-- EXCERPTED TEXT follows --

One change originally proposed in the Ways and Means Committee would require that consumers making as little as about $15,000 a year pay the full premium for their policy while they go through a new, potentially lengthy manual process to determine their eligibility. Today, the process is more automated and there is a grace period while paperwork is cleared.
Another change in the bill would mandate a shorter enrollment period, cutting it in half in some states, while also limiting flexibility for enrollment procedures at the same time.
And a significant change would remove an existing limitation on consumers having to pay back tax credits at the end of the year if their income changes. While most people think of this as impacting people who end up making more money than they thought, in states that didn’t expand their Medicaid programs, consumers who accept Marketplace tax credits but end up making too little to qualify could end up owing back all the tax credits they received. In the largest non-expansion state, Texas, a consumer who thought they would make $15,500 a year but ended up making $14,500 could be required to pay back nearly $6,000 in tax credits.
This is a good example of the challenges assessing many of the proposed changes can pose. Few would be against accuracy in determining income and appropriate levels of government support. The policy can certainly be framed to sound entirely responsible. But then there is also reality. As a new KFF analysis shows, income for low-income people can be volatile, and many Marketplace consumers are in hourly wage jobs, run their own businesses, or stitch together multiple jobs, which makes it challenging, if not impossible, for them to perfectly predict their income for the coming year, which is why these repayments were capped in the ACA to begin with. That’s why at one and the same time, a responsible-sounding policy with reasonable goals can be unrealistic and even cruel in practice.

-- EXCERPTED TEXT concluded --

ASSIGNED TASK A: In the text on proposed Marketplace changes, how would the shorter enrollment period compare to the current one in some states?
ASSIGNED TASK B: Write the next paragraph of the text on proposed Marketplace changes, picking up after its final sentence.
The material that follows has no connection to the text on proposed Marketplace changes.

-- ENTRIES SUPPLIED follows --

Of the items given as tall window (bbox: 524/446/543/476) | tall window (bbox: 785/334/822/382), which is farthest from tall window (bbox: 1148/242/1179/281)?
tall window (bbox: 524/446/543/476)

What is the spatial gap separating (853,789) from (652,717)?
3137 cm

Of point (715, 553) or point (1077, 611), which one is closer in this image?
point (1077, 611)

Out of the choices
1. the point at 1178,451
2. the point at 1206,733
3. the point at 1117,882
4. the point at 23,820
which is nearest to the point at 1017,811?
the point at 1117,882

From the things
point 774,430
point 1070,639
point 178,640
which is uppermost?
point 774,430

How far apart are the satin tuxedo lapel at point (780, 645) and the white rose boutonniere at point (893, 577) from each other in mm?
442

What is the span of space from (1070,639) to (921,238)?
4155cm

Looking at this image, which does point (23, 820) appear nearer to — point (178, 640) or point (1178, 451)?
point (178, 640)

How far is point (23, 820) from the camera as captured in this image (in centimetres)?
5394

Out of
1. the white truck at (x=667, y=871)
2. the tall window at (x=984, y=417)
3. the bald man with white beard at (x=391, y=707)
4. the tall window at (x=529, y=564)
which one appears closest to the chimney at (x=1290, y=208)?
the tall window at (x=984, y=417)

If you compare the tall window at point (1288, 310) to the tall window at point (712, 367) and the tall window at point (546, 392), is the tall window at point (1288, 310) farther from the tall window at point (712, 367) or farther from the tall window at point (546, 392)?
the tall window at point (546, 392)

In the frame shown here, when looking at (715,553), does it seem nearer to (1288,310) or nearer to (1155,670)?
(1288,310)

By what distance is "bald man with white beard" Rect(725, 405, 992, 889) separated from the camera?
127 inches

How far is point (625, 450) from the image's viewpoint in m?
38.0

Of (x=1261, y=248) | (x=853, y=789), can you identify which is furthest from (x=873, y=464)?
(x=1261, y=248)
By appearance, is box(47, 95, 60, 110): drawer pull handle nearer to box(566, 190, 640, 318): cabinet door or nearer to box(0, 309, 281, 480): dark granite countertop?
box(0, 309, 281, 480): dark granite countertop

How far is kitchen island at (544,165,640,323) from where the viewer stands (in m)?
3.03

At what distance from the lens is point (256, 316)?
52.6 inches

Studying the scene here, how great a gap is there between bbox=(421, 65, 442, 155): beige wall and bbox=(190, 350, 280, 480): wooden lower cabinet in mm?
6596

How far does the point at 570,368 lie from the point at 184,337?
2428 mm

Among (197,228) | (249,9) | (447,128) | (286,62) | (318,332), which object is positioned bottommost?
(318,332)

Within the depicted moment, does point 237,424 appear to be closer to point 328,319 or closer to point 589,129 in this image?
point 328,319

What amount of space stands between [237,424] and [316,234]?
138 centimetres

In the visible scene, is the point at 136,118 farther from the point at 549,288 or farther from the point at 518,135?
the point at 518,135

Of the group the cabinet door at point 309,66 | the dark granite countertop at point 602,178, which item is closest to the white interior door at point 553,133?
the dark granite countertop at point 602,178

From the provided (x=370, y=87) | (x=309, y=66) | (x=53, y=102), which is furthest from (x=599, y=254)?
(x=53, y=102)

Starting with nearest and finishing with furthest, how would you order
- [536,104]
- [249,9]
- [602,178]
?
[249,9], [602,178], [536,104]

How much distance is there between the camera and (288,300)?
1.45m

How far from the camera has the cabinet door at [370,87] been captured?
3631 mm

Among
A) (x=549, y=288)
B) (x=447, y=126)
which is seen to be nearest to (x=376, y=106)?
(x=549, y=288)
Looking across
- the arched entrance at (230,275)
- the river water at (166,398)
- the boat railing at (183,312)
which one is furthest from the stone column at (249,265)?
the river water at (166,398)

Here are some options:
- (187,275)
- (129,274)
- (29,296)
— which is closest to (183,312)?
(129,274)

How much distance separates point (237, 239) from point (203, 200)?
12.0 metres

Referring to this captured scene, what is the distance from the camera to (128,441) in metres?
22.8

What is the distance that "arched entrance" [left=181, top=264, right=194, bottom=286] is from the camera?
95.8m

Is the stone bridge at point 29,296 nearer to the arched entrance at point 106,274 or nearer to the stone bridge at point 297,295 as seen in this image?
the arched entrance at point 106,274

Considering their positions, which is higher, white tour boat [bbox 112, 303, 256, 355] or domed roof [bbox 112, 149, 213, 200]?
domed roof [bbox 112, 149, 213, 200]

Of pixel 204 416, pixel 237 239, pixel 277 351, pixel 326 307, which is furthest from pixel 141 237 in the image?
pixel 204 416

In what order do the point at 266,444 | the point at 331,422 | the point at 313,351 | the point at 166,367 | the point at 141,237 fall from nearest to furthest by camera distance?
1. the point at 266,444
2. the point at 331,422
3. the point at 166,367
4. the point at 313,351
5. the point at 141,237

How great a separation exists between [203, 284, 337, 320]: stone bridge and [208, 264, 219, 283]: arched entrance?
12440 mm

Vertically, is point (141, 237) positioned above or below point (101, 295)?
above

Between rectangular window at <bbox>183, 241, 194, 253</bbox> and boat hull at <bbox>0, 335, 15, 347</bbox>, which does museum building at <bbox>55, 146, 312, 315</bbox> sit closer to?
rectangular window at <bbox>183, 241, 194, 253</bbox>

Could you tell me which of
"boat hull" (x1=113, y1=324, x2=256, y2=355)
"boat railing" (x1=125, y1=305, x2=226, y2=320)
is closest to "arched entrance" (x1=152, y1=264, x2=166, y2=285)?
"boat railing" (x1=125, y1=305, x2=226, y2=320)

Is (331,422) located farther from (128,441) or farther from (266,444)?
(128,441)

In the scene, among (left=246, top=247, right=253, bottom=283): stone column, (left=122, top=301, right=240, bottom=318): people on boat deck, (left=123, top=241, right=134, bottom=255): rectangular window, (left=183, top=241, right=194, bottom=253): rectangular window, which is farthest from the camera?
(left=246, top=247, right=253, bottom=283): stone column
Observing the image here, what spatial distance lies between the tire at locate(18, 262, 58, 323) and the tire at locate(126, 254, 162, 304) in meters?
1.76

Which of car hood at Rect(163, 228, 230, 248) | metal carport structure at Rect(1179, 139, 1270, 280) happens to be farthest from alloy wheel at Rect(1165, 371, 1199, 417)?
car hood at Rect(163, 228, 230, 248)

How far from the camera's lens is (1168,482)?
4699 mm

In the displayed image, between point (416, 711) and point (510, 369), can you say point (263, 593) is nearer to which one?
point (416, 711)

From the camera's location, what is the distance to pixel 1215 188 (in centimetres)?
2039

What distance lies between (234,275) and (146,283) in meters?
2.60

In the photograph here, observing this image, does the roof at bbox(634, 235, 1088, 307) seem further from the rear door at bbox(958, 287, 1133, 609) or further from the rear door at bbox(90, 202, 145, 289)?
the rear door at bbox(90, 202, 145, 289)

-- ENTRIES SUPPLIED concluded --

EXPECTED OUTPUT A: It would be cut in half.

EXPECTED OUTPUT B:
Finally, in one last example, the bill would also revoke eligibility for Marketplace tax credits from many categories of legal immigrants like refugees and asylees, who have been enrolled in Marketplaces since the ACA passed. This includes Afghan immigrants who were our allies. In addition to effectively eliminating coverage for more than a million legal immigrants, immigrant populations tend to be younger and use less health care than others. This might drive up premiums and increase rates in state individual markets that have been stable for years.
Taken together, these policy changes—many of which are obscure and in the weeds, but enormously important for people and the Marketplaces in every state—warrant much more sunlight with arguments for and against being carefully scrutinized. Of course, that can’t easily happen in a reconciliation process—big policy changes get swept up in a larger, fast moving legislative package with little public awareness of their consequences or as in this case, even that they are happening at all.
The CBO should also tread carefully, scoring the impact on coverage of new administrative policies that will work in combination and be hard for consumers to understand but significantly impact coverage and Marketplace operations. CBO does not usually provide ranges for their estimates but, if we were “scoring” this at KFF, I would insist on producing ranges, feeling a single number would assert certainty beyond what can reasonably be predicted.